Finally, here is my _ipconfig/all _data.



Windows IP Configuration

Host Name: Cameron
Primary DNS Suffix:
Node Type: Hybrid
IP Routing Enabled: Yes
WINS Suffix Search List: Belkin
Ethernet adapter Local Area Connection:

Connection-specific DNS Suffix:
Description: NVIDIA nForce Networking Controller
Physical Address: 00-1A-92-51-CB-80
Dhcp Enabled: Yes
Autoconfiguration Enabled: Yes
Autoconfiguration IP Address: 169.254.246.93
Subnet Mask: 255.255.0.0
Default Gateway:
Ethernet adapter Wireless Network Connection:

Connection-specific DNS Suffix: Belkin
Description: Belkin Wireless G USB Network Adapter
Physical Address: 00-17-3F-50-36-EA
Dhcp Enabled: Yes
Autoconfiguration Enabled: Yes
IP Address: 192.168.2.60
Subnet Mask: 255.255.255.0
Default Gateway: 192.168.2.1
DHCP Server: 192.186.2.1
DNS Servers: 192.168.2.1
Lease Obtained: Saturday, March 12, 2011 5:23:07 PM
Lease Expires: Monday, January 18, 2038 10:14:07 PM
If anyone can give me a solution so that my LAN will automatically be assigned an IP address, Network Configuration Settings so that my Xbox can connect to Xbox Live, or just get my Xbox to magically connect, I would appreciate it. If I have to purchase something than it probably won't be possible for me to fix the problem. PLEASE HELP ME!:4-dontkno:sigh::upset:


----------



## Wand3r3r (Sep 17, 2010)

*Re: LAN can't contact DHCP server*

You can't use the same ip range on the xbox that you have between the router and you.
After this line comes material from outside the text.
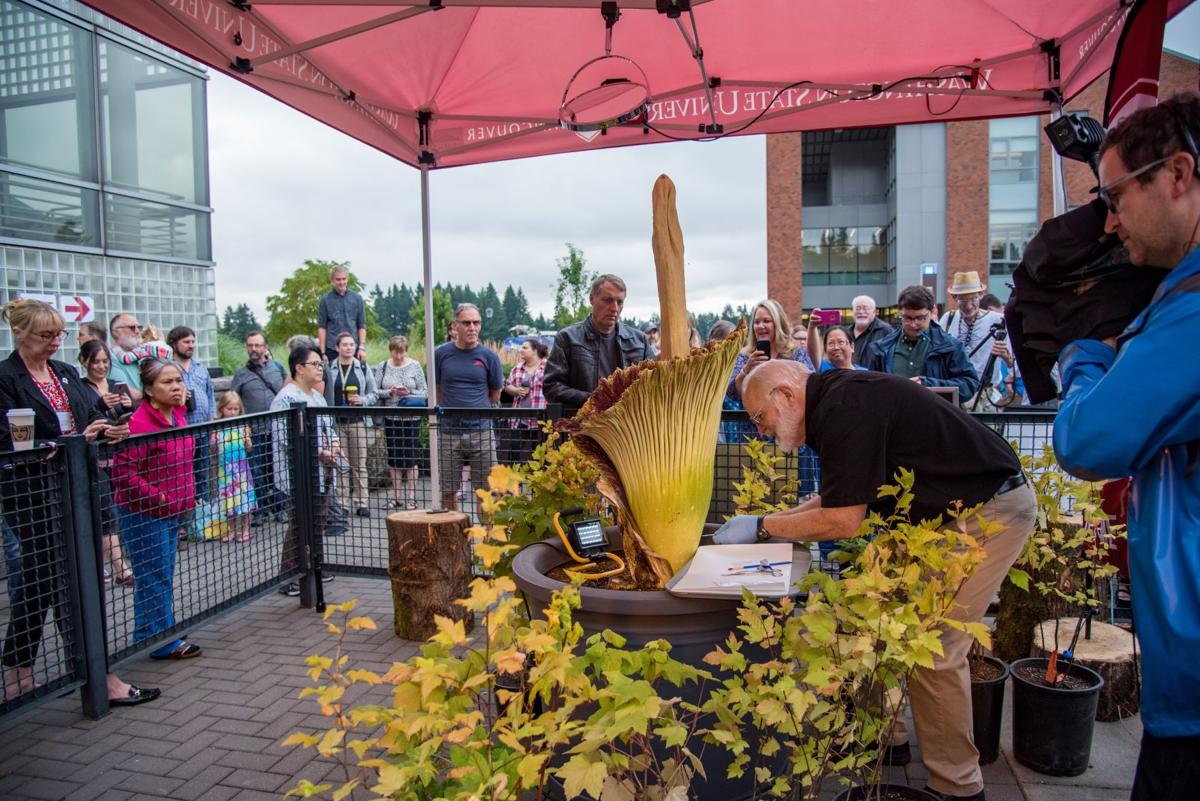 Crowds Gather To See And Smell Wsu Vancouver S Corpse Flower Northwest News Tdn Com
Though you have routing set to yes it does not appear that ICS is engaged. I would suggest reinstalling ICS. It should give your wired nic [which is set to obtain ip automatically] 192.168.0.1 and act as a dhcp server for that subnet which means your xbox will bet a 192.168.0.x ip


----------